Amateur theatre performers struggle to find time to rehearse lines outside of group sessions, and when attendance at rehearsals is poor, there is no good way to practise with a scene partner remotely. Existing tools (like coldRead and Line Learner) addressed parts of this, but none combined line learning, collaborative rehearsal, and company communication in one place.
Overview
ScriptMate is a mobile app concept designed to help theatre performers learn, rehearse, and improve their lines on the go. Built around the real habits of actors and directors, the app combines a line learning mode, a virtual rehearsal feature using voice recording and transcription, a group communication space, and a task and calendar system for keeping productions on track.

Research & personas
I love starting a project with research, so I began by looking at how amateur actors already learn lines and rehearse, reviewing existing line-learning apps (coldRead, Line Learner) and the way theatre companies coordinate through Facebook Groups, weighing up what worked and where each fell short. To ground the brief in real users, I built out personas covering the different people the app needed to serve: an aspiring actor balancing a day job with auditions, an amateur director managing a cast, a student performer, and a film director.

Parker’s goals (focusing on performance rather than line-learning, and finding an app that keeps him organised around a busy schedule) directly shaped the decision to combine Learn, Rehearse, and Improve into a single Practice flow, and to build in a calendar and task system from the outset.
Design Approach
From the personas, I mapped requirements for both actor and director roles, then moved through a sitemap, lo-fi wireframes, and hi-fi screens in Adobe Illustrator before building the interactive prototype in Adobe XD.
The home screen went through several rounds of revision. The first version used a dark, monochromatic purple that early feedback flagged as flat and heavy, with too much empty space. I iterated through a brighter palette with accent colours and a custom illustrated background before settling on the final layout, reducing button sizes so the full menu was visible without scrolling, and adding the ScriptMate logo to the header.

Key decisions
Why combine Learn, Rehearse, and Improve into a single Practice mode?
All three flows started the same way, so keeping them separate created unnecessary friction. Merging them into one entry point simplified the navigation and reduced the cognitive load of deciding which mode to use.
Why move away from a full scrolling script to a line-by-line format?
Presenting one line at a time kept the performer focused on delivery rather than scanning ahead. It also made voice transcription (which validates each line before moving to the next) more reliable and natural to interact with.
Why change the colour scheme after user testing?
The initial dark purple made the interface feel flat and heavy, with too much empty space. User testing flagged design and accessibility as average. Shifting to a lighter background with purple as an accent immediately improved legibility and the perceived quality of the prototype.
User Testing
The prototype was tested with ten actors against ethical approval guidelines, scoring it across design, layout, usability, accessibility, and navigability. Layout, usability, and navigability all came back “Good”, while design and accessibility landed at “Average”, with most comments pointing at the colour and visual design of the app.

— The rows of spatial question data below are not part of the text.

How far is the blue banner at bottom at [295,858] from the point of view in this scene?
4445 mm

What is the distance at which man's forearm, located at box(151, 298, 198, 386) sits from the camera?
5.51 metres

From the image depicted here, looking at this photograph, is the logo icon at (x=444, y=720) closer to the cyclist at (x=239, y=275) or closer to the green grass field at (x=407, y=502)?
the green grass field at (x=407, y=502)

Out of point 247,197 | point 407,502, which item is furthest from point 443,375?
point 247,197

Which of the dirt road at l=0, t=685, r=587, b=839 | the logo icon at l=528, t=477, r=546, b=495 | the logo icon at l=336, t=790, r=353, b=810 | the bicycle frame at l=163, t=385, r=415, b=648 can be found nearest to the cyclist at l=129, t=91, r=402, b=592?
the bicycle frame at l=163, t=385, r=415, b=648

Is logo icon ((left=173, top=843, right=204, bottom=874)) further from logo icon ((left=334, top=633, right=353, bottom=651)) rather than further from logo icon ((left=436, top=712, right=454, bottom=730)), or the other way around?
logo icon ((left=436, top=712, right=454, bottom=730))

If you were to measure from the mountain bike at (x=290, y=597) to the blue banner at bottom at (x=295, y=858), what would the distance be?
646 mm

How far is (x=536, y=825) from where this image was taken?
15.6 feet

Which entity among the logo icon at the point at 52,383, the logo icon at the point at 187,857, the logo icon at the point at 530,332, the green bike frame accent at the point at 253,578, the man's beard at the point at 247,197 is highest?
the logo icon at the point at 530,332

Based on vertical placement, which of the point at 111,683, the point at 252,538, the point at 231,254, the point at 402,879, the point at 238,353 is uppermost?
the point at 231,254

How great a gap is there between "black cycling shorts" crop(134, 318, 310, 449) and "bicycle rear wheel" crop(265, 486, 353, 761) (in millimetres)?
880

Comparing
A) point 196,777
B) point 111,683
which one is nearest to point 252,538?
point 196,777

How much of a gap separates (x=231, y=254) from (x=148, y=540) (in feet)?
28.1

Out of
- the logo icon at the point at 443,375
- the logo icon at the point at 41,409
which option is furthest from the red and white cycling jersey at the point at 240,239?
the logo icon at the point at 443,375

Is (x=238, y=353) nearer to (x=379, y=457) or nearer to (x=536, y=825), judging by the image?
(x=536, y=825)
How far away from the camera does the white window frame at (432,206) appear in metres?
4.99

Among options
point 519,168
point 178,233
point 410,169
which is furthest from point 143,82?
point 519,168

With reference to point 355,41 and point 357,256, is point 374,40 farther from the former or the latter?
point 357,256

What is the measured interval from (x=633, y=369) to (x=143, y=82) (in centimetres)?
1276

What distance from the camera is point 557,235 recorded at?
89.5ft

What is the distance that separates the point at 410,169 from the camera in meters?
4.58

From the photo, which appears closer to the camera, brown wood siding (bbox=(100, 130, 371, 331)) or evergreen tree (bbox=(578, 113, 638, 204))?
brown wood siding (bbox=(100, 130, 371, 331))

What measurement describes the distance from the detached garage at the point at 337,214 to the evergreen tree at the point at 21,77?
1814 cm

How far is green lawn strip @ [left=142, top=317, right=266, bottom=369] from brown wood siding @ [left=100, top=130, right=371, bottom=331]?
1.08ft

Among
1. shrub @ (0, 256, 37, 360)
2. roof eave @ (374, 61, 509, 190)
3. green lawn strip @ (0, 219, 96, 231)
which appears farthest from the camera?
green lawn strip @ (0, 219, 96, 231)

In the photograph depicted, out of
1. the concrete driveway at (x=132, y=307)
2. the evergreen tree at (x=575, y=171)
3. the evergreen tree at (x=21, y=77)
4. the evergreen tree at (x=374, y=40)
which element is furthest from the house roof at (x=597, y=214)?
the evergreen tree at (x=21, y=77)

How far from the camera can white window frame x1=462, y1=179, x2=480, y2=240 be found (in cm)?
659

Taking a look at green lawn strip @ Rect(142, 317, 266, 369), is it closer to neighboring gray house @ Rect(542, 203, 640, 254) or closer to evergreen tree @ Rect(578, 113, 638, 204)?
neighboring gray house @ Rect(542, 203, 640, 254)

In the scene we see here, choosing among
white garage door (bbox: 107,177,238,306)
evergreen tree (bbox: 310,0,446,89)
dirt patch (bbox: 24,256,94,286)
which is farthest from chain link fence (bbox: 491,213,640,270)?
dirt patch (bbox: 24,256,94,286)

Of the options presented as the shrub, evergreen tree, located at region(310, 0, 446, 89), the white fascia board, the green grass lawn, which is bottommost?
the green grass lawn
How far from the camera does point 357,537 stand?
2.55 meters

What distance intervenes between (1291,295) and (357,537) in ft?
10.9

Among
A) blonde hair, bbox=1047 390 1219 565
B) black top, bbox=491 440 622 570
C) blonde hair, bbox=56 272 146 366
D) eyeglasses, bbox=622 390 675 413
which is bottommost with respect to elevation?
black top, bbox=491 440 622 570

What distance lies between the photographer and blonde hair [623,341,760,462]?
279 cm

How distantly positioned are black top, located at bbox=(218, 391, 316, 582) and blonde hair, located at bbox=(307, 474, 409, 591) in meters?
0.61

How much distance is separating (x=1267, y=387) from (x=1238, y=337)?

That feedback drove the colour change and home screen redesign above. A second round of testing after the changes showed a marked improvement, with testers responding positively to the new colour scheme and the overall quality of the prototype, leaving only minor notes on logo placement.
Outcome
Delivered a 20-screen interactive prototype in Adobe XD covering onboarding, practice mode, virtual and in-person rehearsal, groups, tasks, calendar, and profile.

If the project continued
- Add custom script/scene upload for auditions and new writing
- Assign tasks to individual group members
- Re-record specific lines within a completed scene
- Live rehearsal mode with hidden line prompts
- Type-out-lines accessibility option
- Multiple calendars for different productions
This project taught me how much good research and testing changes a design: a lesson I’ve carried into every project since.